Reuters AUCKLAND. Eine neuseeländische Schule hat ihren Lehrern untersagt, aus der "Harry Potter"-Buchreihe im Unterricht vorzulesen. Grund für das Verbot seien Beschwerden über die Beschreibungen von Magie in den Büchern gewesen, berichtete die Zeitung "New Zealand Herald" am Donnerstag. Die Eltern der Grundschule in Auckland seien in einem Brief darüber informiert worden, dass die Potter-Bestseller aber weiterhin von den Schülern gelesen und im Unterricht diskutiert werden könnten. Potter-Fans hätten nun ihrerseits gegen das Verbot Protest eingelegt, schrieb die Zeitung.

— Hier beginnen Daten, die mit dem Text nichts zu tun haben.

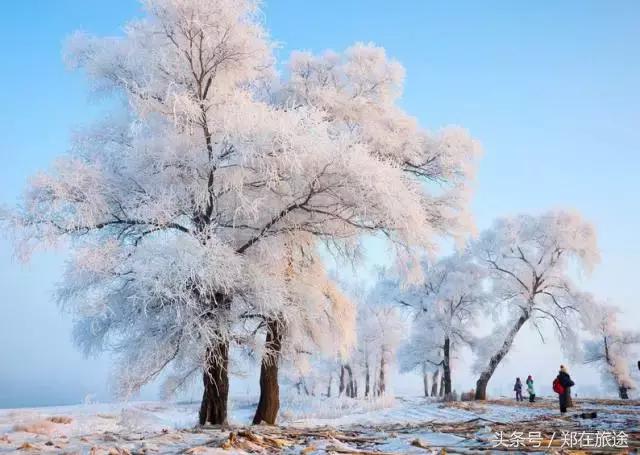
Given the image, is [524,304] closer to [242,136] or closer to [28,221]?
[242,136]

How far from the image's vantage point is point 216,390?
1066cm

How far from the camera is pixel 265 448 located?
5641 millimetres

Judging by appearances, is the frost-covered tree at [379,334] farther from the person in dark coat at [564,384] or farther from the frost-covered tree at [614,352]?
the person in dark coat at [564,384]

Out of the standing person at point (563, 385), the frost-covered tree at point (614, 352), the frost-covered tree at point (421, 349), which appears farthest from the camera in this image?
the frost-covered tree at point (614, 352)

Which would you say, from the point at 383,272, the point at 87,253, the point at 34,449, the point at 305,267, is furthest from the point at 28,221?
the point at 383,272

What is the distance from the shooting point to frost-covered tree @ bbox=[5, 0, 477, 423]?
29.6ft

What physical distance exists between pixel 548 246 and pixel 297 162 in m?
20.3

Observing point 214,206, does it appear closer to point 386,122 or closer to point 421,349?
point 386,122

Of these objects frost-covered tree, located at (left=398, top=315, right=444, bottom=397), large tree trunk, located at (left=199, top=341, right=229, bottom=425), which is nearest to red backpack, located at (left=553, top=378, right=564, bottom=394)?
large tree trunk, located at (left=199, top=341, right=229, bottom=425)

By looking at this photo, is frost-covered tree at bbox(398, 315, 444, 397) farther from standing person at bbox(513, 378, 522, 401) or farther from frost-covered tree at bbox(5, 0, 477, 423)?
frost-covered tree at bbox(5, 0, 477, 423)

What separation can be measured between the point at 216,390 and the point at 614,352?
41986 millimetres

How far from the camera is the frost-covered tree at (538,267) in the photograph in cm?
2484

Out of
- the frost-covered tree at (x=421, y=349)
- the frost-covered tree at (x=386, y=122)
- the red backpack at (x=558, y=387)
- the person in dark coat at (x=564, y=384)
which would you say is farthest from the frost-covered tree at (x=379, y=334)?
the frost-covered tree at (x=386, y=122)

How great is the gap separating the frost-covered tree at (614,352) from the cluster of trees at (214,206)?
3522cm
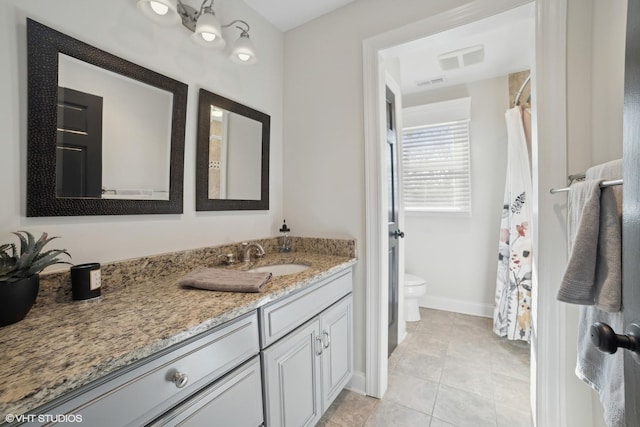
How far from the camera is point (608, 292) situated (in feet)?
2.30

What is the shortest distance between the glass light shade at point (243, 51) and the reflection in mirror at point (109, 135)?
43cm

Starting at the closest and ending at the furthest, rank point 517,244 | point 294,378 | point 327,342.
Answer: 1. point 294,378
2. point 327,342
3. point 517,244

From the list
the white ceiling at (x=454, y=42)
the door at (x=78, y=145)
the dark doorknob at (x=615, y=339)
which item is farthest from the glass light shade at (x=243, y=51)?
the dark doorknob at (x=615, y=339)

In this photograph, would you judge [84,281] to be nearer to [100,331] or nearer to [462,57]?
[100,331]

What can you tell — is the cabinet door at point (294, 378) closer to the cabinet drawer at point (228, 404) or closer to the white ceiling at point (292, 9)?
the cabinet drawer at point (228, 404)

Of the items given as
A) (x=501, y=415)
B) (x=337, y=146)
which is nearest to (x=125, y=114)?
(x=337, y=146)

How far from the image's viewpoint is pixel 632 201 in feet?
1.58

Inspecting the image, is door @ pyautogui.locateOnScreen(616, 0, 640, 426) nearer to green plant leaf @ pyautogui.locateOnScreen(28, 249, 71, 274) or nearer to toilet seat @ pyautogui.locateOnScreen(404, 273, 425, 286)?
green plant leaf @ pyautogui.locateOnScreen(28, 249, 71, 274)

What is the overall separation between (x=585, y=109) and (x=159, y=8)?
1836 mm

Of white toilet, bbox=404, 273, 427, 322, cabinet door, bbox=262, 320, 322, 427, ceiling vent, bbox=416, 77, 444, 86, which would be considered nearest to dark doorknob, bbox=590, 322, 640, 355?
cabinet door, bbox=262, 320, 322, 427

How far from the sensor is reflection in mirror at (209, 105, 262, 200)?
4.94ft

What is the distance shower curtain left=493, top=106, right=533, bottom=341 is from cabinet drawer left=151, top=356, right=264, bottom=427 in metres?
2.14

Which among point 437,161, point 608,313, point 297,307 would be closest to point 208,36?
point 297,307

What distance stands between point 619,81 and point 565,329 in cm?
99
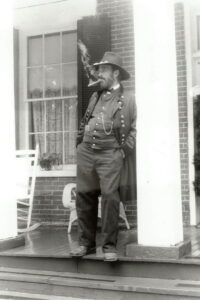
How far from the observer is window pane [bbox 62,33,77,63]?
7.34 metres

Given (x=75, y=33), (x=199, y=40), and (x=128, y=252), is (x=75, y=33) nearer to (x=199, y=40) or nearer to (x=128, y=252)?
(x=199, y=40)

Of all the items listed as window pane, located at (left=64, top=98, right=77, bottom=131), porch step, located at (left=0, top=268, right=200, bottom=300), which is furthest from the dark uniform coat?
window pane, located at (left=64, top=98, right=77, bottom=131)

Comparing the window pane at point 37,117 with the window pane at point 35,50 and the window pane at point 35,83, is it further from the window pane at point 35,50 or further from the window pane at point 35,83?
the window pane at point 35,50

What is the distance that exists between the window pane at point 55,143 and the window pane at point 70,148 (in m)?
0.10

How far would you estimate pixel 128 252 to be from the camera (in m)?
4.33

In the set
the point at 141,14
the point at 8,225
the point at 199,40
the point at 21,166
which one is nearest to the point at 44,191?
the point at 21,166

Der saarländische Kultusminister Jürgen Schreiner (CDU) hatte am Anfang dieser Woche angekündigt, Bibliotheken in seinem Bundesland würden gezielt die englische Version des neuen Potter-Romans beschaffen, um Kinder zum Englisch lernen und zum Lesen zu motivieren.

Der vierte Band der erfolgreichen Buchreihe über den Zauberlehrling Harry Potter ist Anfang Juli erschienen. Bisher ist der Roman "Harry Potter and the Goblet of Fire" (Harry Potter und der Feuerkelch) aber nur auf Englisch zu haben. Die deutsche Übersetzung erscheint voraussichtlich im Oktober. Die ersten drei Kinderbücher der britischen Autorin Joanne K. Rowling wurden in mehr als 30 Sprachen übersetzt und rund 30 Mill. Mal verkauft. In den USA und in Großbritannien lösten die Bücher einen Leseboom aus.